It was a whirlwind Mother’s Day yesterday and that was just what had to be done. Not my day or even partially my own so what was done had to be. The back half of the day was spent with some people who we had never interacted with before and I found myself in a lot of strange conversations. One of which was with a guy who is related by a thread somehow but he felt the need to keep letting me know he was a doctor. I was aware of his status as a dentist because that’s how he was introduced to me and that should have taken care of the issue but he might have been worried that I was confusing him with some sort of mail order dentist. Even his stories mentioned the fact that he was a doctor like “The guy said to me, Doctor [name redacted due to low self worth] you really should…” it went on like that for more than an hour. No matter the subject or participants there was some way to work in his title.
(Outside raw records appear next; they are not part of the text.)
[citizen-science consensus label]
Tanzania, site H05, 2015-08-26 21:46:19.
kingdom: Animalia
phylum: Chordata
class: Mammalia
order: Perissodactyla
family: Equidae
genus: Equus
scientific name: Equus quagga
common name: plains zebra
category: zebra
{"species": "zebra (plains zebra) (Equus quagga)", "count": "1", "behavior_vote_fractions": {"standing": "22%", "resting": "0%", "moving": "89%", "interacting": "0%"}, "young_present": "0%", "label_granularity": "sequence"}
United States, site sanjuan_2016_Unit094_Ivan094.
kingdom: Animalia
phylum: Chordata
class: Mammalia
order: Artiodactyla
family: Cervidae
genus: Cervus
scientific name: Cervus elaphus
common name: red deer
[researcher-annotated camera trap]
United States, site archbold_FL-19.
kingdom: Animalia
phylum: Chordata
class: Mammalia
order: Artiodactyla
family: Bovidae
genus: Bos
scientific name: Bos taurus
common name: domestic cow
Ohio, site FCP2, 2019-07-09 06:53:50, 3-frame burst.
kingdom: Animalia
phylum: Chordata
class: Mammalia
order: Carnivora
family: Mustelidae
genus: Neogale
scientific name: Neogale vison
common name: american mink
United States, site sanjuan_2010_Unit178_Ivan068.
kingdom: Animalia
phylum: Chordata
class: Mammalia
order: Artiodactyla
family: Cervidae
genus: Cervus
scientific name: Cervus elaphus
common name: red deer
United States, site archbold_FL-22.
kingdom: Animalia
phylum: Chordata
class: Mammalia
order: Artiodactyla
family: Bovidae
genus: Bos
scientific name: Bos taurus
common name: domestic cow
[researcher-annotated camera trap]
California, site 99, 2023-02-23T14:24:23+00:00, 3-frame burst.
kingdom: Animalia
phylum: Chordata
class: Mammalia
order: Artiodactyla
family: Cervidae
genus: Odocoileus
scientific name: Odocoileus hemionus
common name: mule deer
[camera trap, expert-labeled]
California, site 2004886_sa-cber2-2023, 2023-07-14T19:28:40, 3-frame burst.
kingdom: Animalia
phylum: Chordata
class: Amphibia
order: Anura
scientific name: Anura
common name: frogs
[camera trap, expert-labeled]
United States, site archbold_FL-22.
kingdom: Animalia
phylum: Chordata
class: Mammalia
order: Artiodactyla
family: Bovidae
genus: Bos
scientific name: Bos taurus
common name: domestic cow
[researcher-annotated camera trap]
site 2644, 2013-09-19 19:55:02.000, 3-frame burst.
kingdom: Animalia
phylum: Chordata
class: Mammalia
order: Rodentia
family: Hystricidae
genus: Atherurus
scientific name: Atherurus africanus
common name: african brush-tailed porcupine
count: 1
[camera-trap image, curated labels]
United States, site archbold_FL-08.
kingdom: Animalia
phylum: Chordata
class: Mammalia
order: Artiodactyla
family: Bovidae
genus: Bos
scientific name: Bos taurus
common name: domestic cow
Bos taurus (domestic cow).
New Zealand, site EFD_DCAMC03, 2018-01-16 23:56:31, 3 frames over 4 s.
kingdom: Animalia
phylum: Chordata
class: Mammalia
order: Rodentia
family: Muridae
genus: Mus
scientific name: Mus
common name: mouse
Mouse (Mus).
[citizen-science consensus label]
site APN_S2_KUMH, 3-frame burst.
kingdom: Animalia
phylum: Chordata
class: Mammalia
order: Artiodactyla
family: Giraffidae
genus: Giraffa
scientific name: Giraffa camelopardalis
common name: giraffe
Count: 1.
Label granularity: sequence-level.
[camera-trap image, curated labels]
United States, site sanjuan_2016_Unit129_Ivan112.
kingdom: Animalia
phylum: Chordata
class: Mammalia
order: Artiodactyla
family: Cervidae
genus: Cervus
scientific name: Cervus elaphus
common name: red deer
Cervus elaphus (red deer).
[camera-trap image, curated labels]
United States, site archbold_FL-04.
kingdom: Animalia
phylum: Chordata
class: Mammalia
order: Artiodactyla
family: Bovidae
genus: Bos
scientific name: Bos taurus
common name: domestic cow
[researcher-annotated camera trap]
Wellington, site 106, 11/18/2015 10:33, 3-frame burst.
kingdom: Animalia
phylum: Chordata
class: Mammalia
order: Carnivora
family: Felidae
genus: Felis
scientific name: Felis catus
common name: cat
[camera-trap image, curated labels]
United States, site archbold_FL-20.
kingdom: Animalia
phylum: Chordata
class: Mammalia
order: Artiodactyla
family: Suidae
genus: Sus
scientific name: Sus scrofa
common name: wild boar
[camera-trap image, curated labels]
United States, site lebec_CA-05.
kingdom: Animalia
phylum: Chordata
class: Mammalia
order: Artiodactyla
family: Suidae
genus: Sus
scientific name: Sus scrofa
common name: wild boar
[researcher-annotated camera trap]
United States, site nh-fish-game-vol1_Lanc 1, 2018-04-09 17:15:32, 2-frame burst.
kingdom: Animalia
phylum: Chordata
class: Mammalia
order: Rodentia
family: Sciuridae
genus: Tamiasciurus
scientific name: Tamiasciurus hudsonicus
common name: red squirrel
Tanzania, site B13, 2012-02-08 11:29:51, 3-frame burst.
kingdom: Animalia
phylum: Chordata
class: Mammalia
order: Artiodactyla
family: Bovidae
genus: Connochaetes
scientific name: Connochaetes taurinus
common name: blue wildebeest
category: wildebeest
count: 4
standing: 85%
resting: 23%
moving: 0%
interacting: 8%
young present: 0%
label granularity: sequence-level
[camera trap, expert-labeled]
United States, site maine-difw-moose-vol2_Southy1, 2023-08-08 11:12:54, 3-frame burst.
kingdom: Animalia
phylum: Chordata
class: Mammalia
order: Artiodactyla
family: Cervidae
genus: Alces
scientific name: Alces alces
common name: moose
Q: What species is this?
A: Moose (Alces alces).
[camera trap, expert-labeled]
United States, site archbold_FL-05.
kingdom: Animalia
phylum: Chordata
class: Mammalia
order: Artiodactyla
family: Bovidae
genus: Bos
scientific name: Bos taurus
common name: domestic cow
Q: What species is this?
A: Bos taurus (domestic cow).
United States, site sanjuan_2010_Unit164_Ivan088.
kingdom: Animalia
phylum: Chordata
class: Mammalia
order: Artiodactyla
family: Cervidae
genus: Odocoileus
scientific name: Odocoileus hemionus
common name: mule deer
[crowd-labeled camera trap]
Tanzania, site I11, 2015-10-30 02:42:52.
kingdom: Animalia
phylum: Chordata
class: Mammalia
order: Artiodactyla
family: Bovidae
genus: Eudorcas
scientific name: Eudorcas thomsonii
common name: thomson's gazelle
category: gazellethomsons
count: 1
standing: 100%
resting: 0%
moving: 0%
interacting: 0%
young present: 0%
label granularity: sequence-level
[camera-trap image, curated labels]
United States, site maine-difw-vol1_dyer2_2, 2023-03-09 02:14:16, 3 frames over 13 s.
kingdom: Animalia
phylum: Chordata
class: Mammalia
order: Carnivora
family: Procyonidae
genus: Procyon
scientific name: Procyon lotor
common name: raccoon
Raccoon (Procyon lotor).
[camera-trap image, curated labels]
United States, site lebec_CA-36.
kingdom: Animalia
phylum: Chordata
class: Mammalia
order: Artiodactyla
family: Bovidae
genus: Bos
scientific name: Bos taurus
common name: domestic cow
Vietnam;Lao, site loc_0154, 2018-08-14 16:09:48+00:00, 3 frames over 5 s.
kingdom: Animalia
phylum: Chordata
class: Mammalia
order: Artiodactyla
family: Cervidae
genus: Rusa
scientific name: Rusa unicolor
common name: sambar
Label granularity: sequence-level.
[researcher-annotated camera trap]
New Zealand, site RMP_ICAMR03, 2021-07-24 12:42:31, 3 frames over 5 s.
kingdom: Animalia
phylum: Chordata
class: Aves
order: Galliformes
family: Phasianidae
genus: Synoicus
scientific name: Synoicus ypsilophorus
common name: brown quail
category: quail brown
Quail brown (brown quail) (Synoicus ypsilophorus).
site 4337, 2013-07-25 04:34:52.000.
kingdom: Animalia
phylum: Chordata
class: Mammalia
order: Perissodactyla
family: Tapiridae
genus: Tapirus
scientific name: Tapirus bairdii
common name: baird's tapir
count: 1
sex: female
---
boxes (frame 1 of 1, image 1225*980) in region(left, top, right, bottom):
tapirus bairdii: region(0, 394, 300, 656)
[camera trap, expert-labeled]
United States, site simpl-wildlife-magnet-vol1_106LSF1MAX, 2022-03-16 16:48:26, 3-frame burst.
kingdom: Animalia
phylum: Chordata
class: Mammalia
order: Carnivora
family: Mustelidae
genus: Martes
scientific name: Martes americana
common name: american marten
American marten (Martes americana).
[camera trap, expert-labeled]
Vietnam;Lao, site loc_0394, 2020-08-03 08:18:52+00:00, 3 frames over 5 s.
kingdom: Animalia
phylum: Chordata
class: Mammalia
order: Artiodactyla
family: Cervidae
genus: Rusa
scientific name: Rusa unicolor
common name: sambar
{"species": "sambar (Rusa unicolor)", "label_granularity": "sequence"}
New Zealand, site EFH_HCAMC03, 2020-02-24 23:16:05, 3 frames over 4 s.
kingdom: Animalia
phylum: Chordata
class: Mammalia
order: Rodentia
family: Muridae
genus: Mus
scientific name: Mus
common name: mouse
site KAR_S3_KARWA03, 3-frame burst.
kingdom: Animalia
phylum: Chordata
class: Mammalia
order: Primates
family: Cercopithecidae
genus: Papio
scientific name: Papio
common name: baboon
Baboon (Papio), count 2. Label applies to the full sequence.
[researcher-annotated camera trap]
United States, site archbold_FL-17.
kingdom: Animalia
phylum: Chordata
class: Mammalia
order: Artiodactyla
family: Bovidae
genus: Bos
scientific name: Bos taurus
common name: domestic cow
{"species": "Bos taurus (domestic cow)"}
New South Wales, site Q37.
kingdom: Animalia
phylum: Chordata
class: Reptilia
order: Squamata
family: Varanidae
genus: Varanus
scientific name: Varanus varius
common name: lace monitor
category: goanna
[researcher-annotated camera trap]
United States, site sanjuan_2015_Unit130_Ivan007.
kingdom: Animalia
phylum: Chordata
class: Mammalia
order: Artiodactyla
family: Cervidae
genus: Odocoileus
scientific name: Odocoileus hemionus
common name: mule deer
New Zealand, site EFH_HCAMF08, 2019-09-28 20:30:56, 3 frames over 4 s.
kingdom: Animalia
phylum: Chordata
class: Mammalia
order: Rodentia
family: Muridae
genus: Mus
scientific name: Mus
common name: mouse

This was Mother’s Day and not my side of the family so I didn’t feel right blowing this guy the amount of crap he deserved. In my head every time he said Doctor I would immediately say Dentist. And every time he worked the title into a story I was thinking of a way to say something like “Then the guy said you know Drop-Out I was thinking…” I could have had a lot of fun with it under different circumstances but oh well. My middle child came and stood next to me for a while and when I turned she gave me a look that asked what in the fuck are you doing and when can we get the hell out of here. That made me smile.
It must be all the money spent on his degree or all that time in school and then whatever work happened afterwards or else he could just sense that I didn’t give a flying shite and maybe by repeating the word he could wear me down into being impressed. I don’t know. Maybe I’ve never worked that hard for anything in my life so I don’t know what it feels like but I come from the position that if you have to tell people how great you are, you’re not. I have a lawyer acquaintance like that constantly dropping the legal ease into conversations to remind everyone what he does. This dude will also let you know that he played college football whenever possible. I’s kind of sad but all I can think with him is that there is a mushroom cap in his pants and some compensating is at hand. Whatever it is I am glad that my own self worth relies little on the opinions of others.
I hope everyone endured Mother’s Day to the best of their ability and now I need to get back to work. I need to cram a weeks worth of appointments into two days and then off to teach in Vegas. Also missing the wife’s Birthday this Thursday so I’d better plan a little something there as well.